The English language version of the Studio Ghibli film The Secret World of Arrietty arrives in theaters today (check out Matt Blum’s review and Kathy Ceceri’s perspective on the film’s science). The book which inspired Miyazaki’s film was written by Mary Norton and published in 1952 under the name The Borrowers. Before she wrote The Borrowers, Norton, who died in 1992, wrote Bed-knob and Broomstick, which later went on to inspire the 1971 Disney film. However, The Borrowers cemented Norton’s career as a children’s author. At its release, The Borrowers won the prestigious Carnegie Award for children’s literature in Britain. The Carnegie is the British equivalent of the American Newbery award. The success of the book led to five sequels, including The Borrowers Avenged, published in 1982, 30 years after the original.
The Borrowers tells the story of a family of little people who live beneath the kitchen floor of a deteriorating English country home. Pod and Homily Clock care for their adventurous daughter Arrietty by borrowing what they need, and a little more, from the human “beans” who live up above. So as not to arouse suspicion, they take only things which will not be missed, such as sheets of blotting paper and old cigar boxes. From these items they make a life and a home.
In a word, Norton’s book can best be described as precious. In recent times that word has taken on important and powerful ironies to make some clear points, but Norton writes before these ironies came to give the word notes of condescension. Thus, it seems appropriate to use the best meanings of the word precious to describe her work.
It is easy to forget in this world of fast-paced electronics, instant media, and entertainment-based consumption how quiet and contemplative the life of a child growing up in Britain during the Great War would have been. Mary Norton had time to look around her drawing room and imagine how the little people, who must live behind the great clock in the hall, would have climbed up the furniture to gather the leavings from the afternoon tea. As a child, Norton was drawn to careful examination of small details and hidden things. In a 1966 letter included in the front of the 50th anniversary edition of the work published by Harcourt, Norton says that the inspiration for her imagination was due in large part to undiagnosed nearsightedness which left her to contemplate the small things nearby while the grand vistas in the distance remained vague and indistinct. Speaking about her imaginings, Norton says,”What would it be like, this child would wonder, lying prone on the moss, to live among such creatures — human oneself to all intents and purposes, but as small and vulnerable as they?”

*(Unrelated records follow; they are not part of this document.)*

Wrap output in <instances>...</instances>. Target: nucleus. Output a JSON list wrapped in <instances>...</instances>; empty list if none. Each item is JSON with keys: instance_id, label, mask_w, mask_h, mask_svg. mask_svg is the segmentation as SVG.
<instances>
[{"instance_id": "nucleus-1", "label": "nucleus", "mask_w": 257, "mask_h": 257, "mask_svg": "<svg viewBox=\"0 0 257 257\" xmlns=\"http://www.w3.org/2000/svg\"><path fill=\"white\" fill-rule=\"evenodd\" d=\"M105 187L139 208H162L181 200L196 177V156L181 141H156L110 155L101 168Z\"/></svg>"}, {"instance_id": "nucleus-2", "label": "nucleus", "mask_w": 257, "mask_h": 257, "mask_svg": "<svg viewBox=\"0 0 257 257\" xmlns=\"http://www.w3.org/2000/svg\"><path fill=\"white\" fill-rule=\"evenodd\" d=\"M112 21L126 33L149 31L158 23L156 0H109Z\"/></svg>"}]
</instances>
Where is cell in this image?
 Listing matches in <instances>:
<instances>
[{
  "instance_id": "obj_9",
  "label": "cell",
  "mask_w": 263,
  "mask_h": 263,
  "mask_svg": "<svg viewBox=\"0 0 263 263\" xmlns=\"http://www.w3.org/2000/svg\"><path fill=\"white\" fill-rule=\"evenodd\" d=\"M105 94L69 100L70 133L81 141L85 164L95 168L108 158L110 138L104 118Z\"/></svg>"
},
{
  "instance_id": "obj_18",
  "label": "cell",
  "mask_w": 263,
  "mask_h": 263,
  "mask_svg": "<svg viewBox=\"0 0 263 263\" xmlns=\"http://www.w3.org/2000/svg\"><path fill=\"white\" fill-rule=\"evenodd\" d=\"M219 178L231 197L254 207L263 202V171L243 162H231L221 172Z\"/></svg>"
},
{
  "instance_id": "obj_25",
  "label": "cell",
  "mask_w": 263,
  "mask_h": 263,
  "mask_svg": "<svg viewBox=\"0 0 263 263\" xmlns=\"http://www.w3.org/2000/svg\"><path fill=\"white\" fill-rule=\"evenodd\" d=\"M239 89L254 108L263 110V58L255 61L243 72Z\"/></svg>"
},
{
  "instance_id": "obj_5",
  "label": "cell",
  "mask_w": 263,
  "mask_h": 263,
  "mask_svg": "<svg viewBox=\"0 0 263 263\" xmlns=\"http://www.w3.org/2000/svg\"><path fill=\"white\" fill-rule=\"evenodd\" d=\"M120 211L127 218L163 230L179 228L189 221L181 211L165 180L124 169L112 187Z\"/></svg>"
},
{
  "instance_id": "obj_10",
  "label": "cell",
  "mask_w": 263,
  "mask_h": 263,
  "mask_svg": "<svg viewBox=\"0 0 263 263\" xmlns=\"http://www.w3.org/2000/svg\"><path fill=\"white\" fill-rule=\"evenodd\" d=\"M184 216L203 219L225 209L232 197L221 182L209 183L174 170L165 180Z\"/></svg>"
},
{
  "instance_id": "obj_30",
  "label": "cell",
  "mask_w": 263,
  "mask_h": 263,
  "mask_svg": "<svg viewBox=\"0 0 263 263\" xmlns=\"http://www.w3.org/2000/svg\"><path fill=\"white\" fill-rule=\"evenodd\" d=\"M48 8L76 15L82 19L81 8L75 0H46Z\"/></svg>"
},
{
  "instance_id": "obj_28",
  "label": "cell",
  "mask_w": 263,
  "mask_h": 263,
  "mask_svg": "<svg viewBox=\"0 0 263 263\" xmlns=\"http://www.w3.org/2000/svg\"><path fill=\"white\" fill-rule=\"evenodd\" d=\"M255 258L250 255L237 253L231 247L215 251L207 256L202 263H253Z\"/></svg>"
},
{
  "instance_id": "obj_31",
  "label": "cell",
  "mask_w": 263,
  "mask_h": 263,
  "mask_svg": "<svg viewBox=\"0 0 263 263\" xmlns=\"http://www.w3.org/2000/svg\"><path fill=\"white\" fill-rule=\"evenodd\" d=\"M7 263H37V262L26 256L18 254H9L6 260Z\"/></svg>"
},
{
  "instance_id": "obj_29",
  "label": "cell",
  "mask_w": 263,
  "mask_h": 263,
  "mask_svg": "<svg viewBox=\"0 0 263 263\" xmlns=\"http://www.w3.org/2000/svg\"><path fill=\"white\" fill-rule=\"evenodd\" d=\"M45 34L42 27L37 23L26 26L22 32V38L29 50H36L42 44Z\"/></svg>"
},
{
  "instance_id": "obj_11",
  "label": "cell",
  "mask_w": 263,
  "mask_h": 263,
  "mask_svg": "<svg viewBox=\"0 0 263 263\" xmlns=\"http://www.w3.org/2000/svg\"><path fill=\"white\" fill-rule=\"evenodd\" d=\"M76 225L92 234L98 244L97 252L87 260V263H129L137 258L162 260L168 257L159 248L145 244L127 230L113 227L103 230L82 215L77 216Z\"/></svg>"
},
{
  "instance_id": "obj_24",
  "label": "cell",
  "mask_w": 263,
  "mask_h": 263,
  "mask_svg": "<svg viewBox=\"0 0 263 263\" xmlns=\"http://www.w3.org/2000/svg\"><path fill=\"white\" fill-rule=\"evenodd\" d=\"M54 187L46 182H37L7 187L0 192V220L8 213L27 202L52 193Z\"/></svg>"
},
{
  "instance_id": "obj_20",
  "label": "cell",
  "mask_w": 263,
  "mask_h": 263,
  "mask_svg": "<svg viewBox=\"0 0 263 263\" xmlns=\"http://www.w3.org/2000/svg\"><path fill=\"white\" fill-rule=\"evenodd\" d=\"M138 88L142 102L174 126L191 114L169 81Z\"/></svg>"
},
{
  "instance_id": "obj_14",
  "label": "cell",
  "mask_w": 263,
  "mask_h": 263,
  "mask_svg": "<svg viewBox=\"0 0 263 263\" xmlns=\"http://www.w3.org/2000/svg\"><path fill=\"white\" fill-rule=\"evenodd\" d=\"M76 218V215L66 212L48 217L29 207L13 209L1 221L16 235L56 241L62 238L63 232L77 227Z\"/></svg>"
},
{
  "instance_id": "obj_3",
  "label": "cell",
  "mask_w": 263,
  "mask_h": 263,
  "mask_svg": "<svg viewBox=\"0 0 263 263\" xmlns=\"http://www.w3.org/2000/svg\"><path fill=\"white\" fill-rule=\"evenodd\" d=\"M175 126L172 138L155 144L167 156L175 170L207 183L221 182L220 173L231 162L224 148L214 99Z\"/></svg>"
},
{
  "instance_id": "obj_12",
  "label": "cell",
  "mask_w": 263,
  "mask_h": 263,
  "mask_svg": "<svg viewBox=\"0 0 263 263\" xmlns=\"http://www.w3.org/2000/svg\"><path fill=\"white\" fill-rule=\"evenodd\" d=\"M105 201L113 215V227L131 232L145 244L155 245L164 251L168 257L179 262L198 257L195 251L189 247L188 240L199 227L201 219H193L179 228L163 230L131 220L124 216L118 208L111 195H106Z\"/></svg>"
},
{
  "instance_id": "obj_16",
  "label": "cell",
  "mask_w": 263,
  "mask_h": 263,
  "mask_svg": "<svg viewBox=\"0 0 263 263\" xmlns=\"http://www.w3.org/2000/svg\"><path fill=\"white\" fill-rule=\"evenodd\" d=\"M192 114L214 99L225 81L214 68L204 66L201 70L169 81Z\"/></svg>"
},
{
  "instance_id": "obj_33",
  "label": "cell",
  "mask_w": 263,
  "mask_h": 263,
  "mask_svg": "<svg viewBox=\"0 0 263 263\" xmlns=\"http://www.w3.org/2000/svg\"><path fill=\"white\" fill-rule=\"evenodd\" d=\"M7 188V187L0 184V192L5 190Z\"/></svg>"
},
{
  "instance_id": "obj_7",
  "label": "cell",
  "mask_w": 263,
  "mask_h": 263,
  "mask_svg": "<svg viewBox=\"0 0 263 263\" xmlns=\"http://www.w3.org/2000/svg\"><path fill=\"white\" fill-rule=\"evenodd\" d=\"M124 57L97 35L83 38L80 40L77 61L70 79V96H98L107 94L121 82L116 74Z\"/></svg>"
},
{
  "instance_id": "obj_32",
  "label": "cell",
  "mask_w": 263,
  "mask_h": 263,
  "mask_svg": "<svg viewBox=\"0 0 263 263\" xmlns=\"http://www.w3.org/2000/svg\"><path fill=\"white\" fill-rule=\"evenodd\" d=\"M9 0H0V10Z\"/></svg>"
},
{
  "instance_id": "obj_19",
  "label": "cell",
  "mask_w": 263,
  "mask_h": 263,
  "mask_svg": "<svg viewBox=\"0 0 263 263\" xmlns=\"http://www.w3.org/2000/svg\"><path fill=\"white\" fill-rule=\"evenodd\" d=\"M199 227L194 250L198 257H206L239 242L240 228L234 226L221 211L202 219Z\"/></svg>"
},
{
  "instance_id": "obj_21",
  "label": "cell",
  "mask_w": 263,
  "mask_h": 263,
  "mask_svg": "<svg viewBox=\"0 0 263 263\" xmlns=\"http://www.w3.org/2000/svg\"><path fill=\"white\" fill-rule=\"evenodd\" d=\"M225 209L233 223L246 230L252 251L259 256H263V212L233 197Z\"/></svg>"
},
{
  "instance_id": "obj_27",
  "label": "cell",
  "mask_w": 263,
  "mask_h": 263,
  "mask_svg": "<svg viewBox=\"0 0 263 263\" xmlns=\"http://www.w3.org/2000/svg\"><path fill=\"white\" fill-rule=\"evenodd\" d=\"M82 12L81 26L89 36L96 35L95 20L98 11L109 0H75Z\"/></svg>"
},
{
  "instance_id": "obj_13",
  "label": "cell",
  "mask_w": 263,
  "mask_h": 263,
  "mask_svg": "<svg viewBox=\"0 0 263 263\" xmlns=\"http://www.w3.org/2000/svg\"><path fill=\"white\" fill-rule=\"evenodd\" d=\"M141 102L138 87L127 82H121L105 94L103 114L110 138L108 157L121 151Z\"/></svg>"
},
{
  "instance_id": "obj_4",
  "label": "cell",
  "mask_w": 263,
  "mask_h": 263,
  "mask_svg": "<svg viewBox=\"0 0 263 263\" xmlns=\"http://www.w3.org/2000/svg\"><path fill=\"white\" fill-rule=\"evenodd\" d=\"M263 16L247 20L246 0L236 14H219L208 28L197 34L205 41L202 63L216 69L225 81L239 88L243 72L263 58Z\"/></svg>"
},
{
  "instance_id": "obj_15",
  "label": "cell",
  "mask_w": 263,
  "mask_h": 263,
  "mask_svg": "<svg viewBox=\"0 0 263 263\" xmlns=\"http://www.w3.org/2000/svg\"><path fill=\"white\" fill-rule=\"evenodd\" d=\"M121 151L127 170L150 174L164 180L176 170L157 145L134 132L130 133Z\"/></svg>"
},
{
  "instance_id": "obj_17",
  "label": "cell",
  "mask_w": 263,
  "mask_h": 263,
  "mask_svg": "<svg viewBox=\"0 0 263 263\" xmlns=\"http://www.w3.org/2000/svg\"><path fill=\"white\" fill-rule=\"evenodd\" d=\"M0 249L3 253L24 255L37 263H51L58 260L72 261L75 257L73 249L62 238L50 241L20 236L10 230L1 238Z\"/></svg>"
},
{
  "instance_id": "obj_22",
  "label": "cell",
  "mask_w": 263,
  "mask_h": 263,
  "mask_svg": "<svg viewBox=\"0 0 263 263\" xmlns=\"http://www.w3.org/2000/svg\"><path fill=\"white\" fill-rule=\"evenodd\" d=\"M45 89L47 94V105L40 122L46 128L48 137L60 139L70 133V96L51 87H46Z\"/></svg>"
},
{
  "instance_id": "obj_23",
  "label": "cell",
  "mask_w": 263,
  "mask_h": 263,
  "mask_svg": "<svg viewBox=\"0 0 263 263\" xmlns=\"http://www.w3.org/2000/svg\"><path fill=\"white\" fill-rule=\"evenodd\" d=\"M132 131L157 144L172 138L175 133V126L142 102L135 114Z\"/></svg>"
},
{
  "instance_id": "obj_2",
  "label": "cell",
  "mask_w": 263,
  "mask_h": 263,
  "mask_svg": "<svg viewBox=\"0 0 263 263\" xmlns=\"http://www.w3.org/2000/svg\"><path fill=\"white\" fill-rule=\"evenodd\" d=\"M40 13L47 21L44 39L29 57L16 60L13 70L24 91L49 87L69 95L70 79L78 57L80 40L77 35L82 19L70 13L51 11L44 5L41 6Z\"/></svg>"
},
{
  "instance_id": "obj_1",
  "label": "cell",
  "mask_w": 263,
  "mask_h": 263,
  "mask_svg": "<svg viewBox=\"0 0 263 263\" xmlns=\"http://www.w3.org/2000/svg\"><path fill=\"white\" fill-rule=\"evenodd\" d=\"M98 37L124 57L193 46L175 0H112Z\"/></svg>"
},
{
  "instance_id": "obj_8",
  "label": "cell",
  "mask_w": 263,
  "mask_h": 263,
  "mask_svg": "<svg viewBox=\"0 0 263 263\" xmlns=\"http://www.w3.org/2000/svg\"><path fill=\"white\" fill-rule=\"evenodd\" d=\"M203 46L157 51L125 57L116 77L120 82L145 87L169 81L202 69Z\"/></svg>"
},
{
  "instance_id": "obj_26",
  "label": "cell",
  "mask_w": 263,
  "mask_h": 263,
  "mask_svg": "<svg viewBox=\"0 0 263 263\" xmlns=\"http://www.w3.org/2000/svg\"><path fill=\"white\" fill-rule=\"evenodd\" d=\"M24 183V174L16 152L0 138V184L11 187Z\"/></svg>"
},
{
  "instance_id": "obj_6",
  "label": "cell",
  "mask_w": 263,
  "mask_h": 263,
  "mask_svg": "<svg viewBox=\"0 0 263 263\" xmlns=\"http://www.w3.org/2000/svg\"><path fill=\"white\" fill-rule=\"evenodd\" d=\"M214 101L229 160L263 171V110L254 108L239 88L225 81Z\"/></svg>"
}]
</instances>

This theme of smallness and vulnerability strikes me as one of the most significant lasting impacts of Norton’s book. Pod and particularly Homily feel afraid, vulnerable in a land of forces beyond their control. They shake like frightened mice at the merest hint of change or danger. It is easy for grown-ups to forget how small and vulnerable a child can feel in a fast-paced world where adults appear as giants and even managing to climb into a seat at the dinner table can be a challenge. Mary Norton never forgot what it was to be small, timid and vulnerable. Her books give voice to this childhood sense of vulnerability. Here is a kindred spirit for the small child.
Norton’s gifts as a writer also support in her contemplation of the small. The Borrowers exhibits the best of the 20th century tradition of word economy and attention to detail. Her pacing is deliberate, and she takes time to immerse the reader in the details of the day-to-day lives her characters lead. All of these skills combine with her subject matter to give her book a sense of delicate precision, like handmade lace.
Yet The Borrowers does not simply allow the small child to enjoy a fellowship of the vulnerable. The ever adventurous Arrietty demonstrates throughout the book the necessity of growth and adventure in a life well lived. Norton shows that Pod and Homily have become stuck in their own timidity, existing on yesterday’s faded glory. While the book may sympathize with the vulnerability of the small child, it does not allow the child to rest in their timidity. The child is called to experience both the real risks and rewards of an unexplored future.
As a father reading The Borrowers, I am frankly challenged. Norton has reminded me to remember how vulnerable and fearful my own children can feel as they discover the dangers of life. I am reminded to slow down, to get down on their level, see the world through their eyes and lead them into the future one adventure at a time.